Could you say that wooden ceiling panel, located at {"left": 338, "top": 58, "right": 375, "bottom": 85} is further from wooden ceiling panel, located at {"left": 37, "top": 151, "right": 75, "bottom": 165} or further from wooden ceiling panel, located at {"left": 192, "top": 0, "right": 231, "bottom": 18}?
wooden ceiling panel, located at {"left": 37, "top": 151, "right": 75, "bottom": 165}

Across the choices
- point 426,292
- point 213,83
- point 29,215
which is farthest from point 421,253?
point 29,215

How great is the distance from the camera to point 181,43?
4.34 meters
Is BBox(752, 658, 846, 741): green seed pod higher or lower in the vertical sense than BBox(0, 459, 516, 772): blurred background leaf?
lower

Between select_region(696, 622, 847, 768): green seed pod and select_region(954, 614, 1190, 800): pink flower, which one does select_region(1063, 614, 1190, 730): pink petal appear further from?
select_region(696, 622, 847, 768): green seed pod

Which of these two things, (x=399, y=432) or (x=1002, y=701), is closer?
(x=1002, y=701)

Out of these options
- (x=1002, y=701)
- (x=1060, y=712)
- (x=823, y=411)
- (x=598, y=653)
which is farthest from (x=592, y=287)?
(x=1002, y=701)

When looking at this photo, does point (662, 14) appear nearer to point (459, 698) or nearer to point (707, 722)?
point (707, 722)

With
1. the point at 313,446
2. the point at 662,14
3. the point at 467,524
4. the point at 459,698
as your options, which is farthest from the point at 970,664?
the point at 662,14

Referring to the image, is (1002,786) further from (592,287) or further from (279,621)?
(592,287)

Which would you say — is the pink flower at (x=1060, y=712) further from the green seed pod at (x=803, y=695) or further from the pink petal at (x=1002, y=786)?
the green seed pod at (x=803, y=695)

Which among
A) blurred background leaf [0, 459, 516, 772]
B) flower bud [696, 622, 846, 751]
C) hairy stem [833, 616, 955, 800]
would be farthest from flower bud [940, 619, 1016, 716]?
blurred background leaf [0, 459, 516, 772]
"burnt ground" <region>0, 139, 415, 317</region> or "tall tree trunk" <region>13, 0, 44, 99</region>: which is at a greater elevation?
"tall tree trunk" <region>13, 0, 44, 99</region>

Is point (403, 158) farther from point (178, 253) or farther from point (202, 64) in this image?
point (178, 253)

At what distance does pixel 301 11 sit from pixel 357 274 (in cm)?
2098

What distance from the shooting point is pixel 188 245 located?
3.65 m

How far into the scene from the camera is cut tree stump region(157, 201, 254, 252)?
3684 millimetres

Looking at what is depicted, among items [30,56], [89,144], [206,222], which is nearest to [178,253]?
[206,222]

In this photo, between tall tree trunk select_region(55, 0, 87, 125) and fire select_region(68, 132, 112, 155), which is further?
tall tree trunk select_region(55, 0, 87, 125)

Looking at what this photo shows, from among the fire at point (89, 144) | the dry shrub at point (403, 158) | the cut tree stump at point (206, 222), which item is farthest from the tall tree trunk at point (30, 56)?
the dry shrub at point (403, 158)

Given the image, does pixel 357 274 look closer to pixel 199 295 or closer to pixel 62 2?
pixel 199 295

Instructions for the task: What are the lines from the one with "Is point (403, 158)" through the last line of the records above? Quote them exactly and add nothing.

Full output:
Is point (403, 158) farther from point (178, 253) or farther from point (202, 64) in this image?
point (178, 253)

At what distance does pixel 301 11 sit from pixel 357 274 (in cm)?
2098

What distance from the shooting point is pixel 188 245 located?
3.65 m

How far into the scene from the camera is cut tree stump region(157, 201, 254, 252)?
3684 millimetres

Looking at what is depicted, among items [30,56], [89,144], [206,222], which is nearest to [178,253]?
[206,222]

In this photo, between tall tree trunk select_region(55, 0, 87, 125) and fire select_region(68, 132, 112, 155), which is further?
tall tree trunk select_region(55, 0, 87, 125)

Looking at what this photo shows, from among the fire at point (89, 144) | the dry shrub at point (403, 158) | the cut tree stump at point (206, 222), which item is farthest from the tall tree trunk at point (30, 56)?
the dry shrub at point (403, 158)

Given the image, does pixel 357 274 look closer to pixel 199 295 or closer to pixel 62 2?
pixel 199 295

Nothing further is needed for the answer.